TEXTO FORNECIDO:
_____

Por que o conforto de uma pequena minoria se apoia no sofrimento da maioria?
A virada ocorre quando o coletivo se afirma:
Somos nada? NÃO!
Não somos nada: somos tudo.
Somos nós que criamos tudo.
Nossa voz é de milhões.
Não há indivíduo, tão valorizado pela pequena-burguesia da esquerda ongueira em busca de ascensão social, que mudou de nome e agora se chama “inclusão social”. Há classe. Há maioria. Há trabalho como fundamento da riqueza social.
Em Socialism is Love, reggae de Max Romeo (1974) e ilustrada por uma linda animação recheada por massas de trabalhadores em celebração e bandeiras vermelhas, o socialismo aparece como valor humano coletivo. O resultado é de uma esperança contagiante:
One man have too many / While too many have too little
Socialism don’t stand for that
A contradição material é nomeada. O antagonismo existe. Não há conciliação com os ricos. Esse avanço se radicaliza em Dialectical Fire, onde Marx canta, Lênin toca guitarra, Stalin bateria em uma banda de metal na qual o materialismo histórico deixa de ser referência e passa a fazer parte da própria letra da música:
I see the world through history’s lens
A clash of classes that never ends
The bourgeois feast while the poor toil below
(Um parêntesis: aparentemente Stalin representa a figura do grande matador de nazistas para o Red Creators, uma contradição).

_____

TRECHOS DE DADOS:
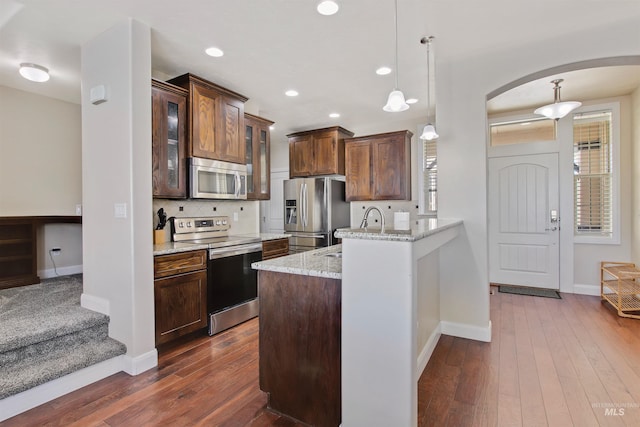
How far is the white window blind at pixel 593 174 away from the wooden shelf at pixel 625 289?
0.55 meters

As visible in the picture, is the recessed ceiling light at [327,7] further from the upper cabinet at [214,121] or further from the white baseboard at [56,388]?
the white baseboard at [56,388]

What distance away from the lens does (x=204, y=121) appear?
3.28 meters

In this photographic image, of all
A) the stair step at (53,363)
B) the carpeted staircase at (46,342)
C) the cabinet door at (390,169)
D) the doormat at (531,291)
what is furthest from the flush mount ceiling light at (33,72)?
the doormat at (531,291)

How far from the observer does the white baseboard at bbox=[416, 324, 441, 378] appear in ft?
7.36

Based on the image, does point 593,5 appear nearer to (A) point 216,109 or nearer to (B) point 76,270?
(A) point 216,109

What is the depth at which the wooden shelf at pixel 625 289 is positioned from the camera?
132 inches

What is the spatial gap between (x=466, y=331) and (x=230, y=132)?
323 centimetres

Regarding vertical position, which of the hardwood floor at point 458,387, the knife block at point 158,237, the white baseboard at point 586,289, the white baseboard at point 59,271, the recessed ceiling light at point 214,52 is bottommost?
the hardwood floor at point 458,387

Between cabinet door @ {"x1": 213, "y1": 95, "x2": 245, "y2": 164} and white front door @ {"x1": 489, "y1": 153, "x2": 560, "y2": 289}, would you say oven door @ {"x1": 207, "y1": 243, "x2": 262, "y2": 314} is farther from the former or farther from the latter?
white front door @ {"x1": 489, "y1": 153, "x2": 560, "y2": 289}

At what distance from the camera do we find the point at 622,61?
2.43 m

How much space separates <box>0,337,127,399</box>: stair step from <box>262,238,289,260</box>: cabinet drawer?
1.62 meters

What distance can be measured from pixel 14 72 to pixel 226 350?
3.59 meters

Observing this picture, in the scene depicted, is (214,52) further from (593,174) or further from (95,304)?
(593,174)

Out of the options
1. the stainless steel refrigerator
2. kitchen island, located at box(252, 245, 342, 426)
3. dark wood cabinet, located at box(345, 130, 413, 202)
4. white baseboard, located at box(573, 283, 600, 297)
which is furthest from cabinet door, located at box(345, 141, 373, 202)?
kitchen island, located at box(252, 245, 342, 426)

_____

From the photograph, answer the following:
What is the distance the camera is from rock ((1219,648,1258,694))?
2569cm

_____

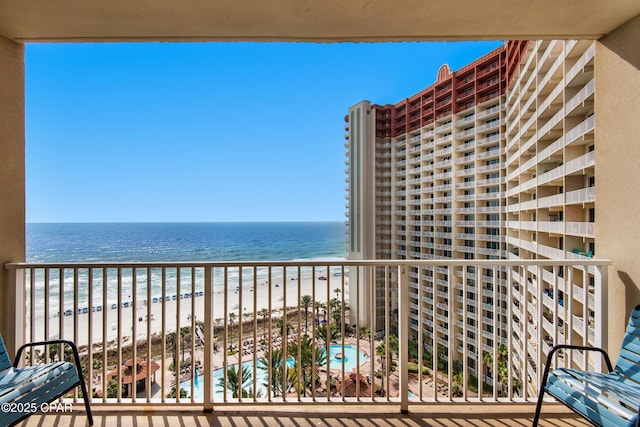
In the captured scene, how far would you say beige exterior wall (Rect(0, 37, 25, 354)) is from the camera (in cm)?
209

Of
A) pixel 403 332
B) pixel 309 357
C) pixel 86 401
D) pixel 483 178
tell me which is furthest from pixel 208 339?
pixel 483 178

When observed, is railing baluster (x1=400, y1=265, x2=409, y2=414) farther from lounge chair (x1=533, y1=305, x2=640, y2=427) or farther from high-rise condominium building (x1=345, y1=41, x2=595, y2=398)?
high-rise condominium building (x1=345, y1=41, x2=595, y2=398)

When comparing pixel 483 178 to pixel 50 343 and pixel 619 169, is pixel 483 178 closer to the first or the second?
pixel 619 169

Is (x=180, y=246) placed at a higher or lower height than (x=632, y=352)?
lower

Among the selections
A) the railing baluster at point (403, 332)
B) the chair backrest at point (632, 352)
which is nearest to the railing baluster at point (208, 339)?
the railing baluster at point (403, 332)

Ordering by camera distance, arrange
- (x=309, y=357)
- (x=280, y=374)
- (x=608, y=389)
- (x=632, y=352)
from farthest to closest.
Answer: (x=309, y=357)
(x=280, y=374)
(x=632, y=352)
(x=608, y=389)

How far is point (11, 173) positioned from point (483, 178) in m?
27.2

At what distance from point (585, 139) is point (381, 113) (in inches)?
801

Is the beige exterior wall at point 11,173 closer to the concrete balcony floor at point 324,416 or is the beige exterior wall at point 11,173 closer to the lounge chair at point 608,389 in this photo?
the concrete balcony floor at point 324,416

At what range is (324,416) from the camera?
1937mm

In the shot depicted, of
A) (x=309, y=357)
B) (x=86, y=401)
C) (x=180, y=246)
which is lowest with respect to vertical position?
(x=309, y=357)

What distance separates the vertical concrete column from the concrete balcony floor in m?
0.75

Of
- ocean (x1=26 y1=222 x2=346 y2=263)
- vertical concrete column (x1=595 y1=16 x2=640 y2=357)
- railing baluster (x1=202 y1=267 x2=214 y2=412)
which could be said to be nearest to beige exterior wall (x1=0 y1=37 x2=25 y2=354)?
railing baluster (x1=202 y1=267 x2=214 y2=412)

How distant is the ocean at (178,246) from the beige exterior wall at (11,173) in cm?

_____

TAREFAS PROPOSTAS:
**a)** Responda com base no texto sobre música e socialismo:
(i) Quem gravou o reggae Socialism is Love, e em que ano?
(ii) Que instrumento Lênin toca em Dialectical Fire?
(iii) E Stalin, o que toca na mesma banda?
**b)** Substitua "milhões" por "bilhões" no trecho do texto sobre música e socialismo que começa em "Por que o conforto" e segue até "é de milhões.", e escreva o trecho outra vez.
**c)** Retome o texto sobre música e socialismo a partir do ponto em que ele termina.
Não é preciso consultar as entradas.

RESPOSTAS DOS EXERCÍCIOS:
**a)**
(i) Max Romeo, em 1974.
(ii) Guitarra.
(iii) Bateria.

**b)**
Por que o conforto de uma pequena minoria se apoia no sofrimento da maioria?
A virada ocorre quando o coletivo se afirma:
Somos nada? NÃO!
Não somos nada: somos tudo.
Somos nós que criamos tudo.
Nossa voz é de bilhões.

**c)**
Na linda People’s Swords, Robespierre e outros revolucionários dão voz a uma Revolução Francesa que é retirada do museu liberal e devolvida ao seu sentido original: uma guerra de classes e o último prego no caixão do feudalismo. A música afirma sem ambiguidade:
They feast in gold halls, we bleed in the street
We do not ask, we do not plead
We take back what you stole in greed
A legalidade é desmascarada:
You wrote your laws with blood and chains
E a neutralidade é denunciada:
Your silence is treason
Your wealth is a crime
O refrão é um coral que afirma a força coletiva e a irredutibilidade de gesto revolucionário:
You can’t buy us
You can’t break us
You can’t bend the steel we forged. We stand unshaken
Poor but awakened
You can’t stop the people’s sword.
Associado a ele, há um chamado coletivo:
Now we rise
O uso da inteligência artificial pelo Red Creators não é fetichista. Trata-se da apropriação consciente de uma nova força produtiva a serviço do momento histórico atual e da agitação política. Onde há consciência de classe, até a tecnologia pode ser subordinada à luta. Eles falam disso no excelente vídeo A IA responde às acusações.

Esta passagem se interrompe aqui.